Nearly 5% of adult Americans use opioid painkillers
Researchers have found that nearly 5% of adult Americans use opioid painkillers. Judith Parsells Kelly, of Boston University, and colleagues, based their estimate on a prevalence of 2% and 4.9% among participants from a national telephone survey. The study, which was published in the August 31st issue of Pain, reinforces the need “…to strike a rational balance between opioid misuse and effective control of chronic pain,” researchers said. The following is an excerpt of an article from Medpage Today that reviews the study:
The three prior national studies that have been done found a 3% to 3.5% prevalence of opioid use spanning time periods from 1988 to 2001, which Kelly’s group called comparable to their results given the differences in methods.
The current study was a random-digit-dial telephone survey that included 19,150 adults in households with a landline telephone. Participants were interviewed from February 1998 through September 2006 and were representative of the non-institutionalized U.S. population.
When asked to gather their medication bottles, 926 respondents reported using opioids during the prior week, for an overall adjusted prevalence of 4.9%.
Among the opioid users, 406 were considered regular users — at least five days a week for at least four weeks (adjusted prevalence 2%). This group grew over time during the study.
Another 104 respondents used the drugs on five or more days a week, but over a period of less than four weeks.

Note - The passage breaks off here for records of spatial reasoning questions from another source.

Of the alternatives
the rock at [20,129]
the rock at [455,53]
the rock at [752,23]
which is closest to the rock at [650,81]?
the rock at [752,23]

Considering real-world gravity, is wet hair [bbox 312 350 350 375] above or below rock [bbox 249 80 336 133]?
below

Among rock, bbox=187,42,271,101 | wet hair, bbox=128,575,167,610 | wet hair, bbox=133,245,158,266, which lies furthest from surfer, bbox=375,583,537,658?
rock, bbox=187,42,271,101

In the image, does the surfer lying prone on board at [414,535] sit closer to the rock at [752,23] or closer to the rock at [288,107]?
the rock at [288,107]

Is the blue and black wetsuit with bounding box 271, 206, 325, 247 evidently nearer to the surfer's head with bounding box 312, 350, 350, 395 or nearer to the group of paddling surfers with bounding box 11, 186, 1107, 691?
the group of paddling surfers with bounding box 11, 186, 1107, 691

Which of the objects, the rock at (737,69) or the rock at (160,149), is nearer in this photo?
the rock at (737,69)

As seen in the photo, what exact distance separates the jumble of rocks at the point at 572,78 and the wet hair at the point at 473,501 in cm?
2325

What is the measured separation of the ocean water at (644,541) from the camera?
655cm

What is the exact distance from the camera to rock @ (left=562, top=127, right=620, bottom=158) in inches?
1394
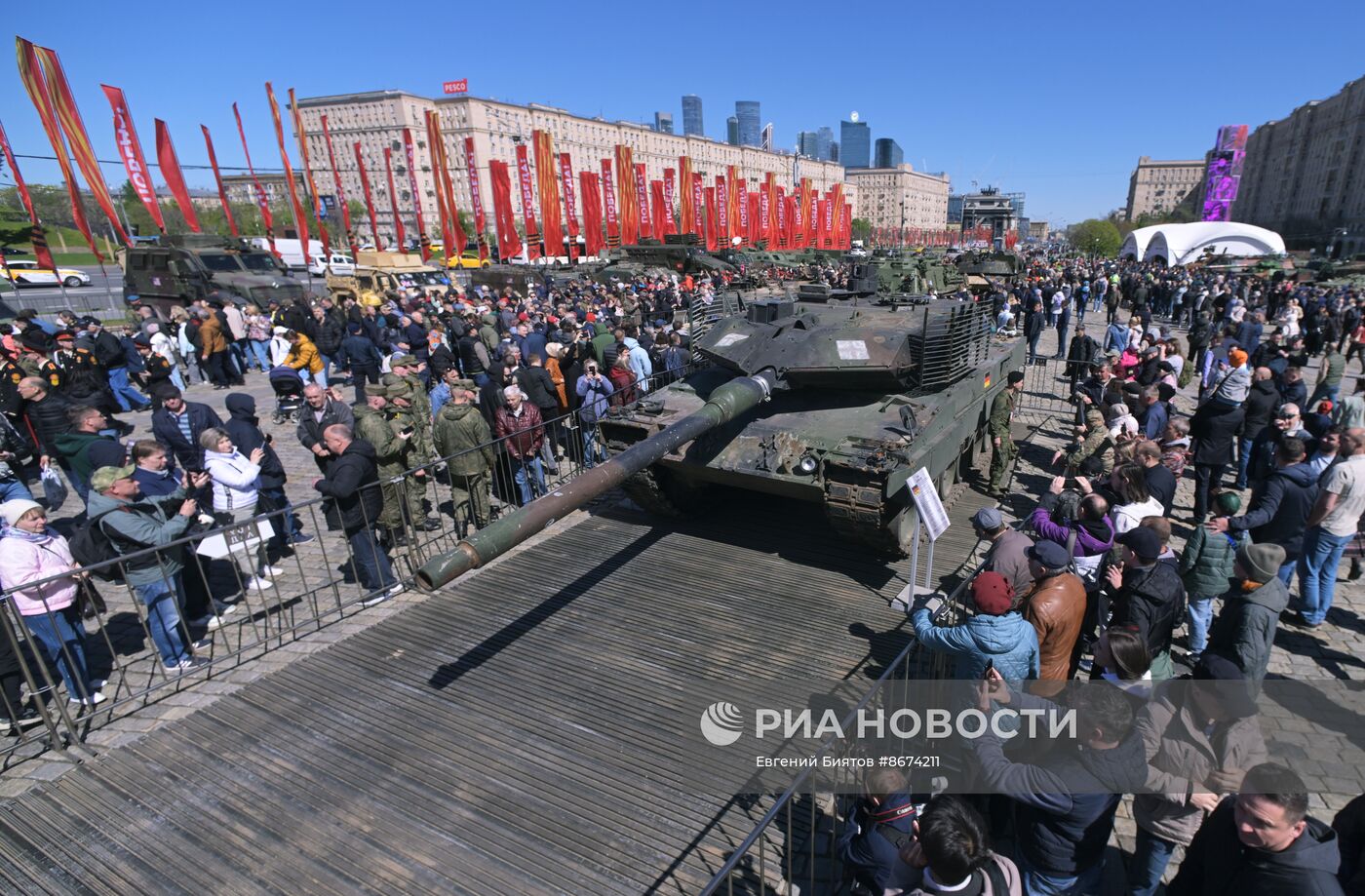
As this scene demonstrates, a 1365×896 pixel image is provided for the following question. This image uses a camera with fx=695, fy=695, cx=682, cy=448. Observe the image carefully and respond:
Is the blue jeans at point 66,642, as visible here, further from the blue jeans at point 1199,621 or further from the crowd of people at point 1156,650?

Most regular users took only one opioid but often for a duration of more than two years (47%).
Oral formulations dominated the opioids used — most commonly hydrocodone plus acetaminophen (Vicodin, Norco, Zydone, Panacet, Lortab, Lorcet, Co-gesic, Anexsia), tramadol (Ultram), propoxyphene plus acetaminophen (Darvocet), and hydrocodone.
As expected, pain was the number one reason reported for taking an opioid, most commonly back pain (20%), pain specific to headache or another cause (26%), and arthritis (13%).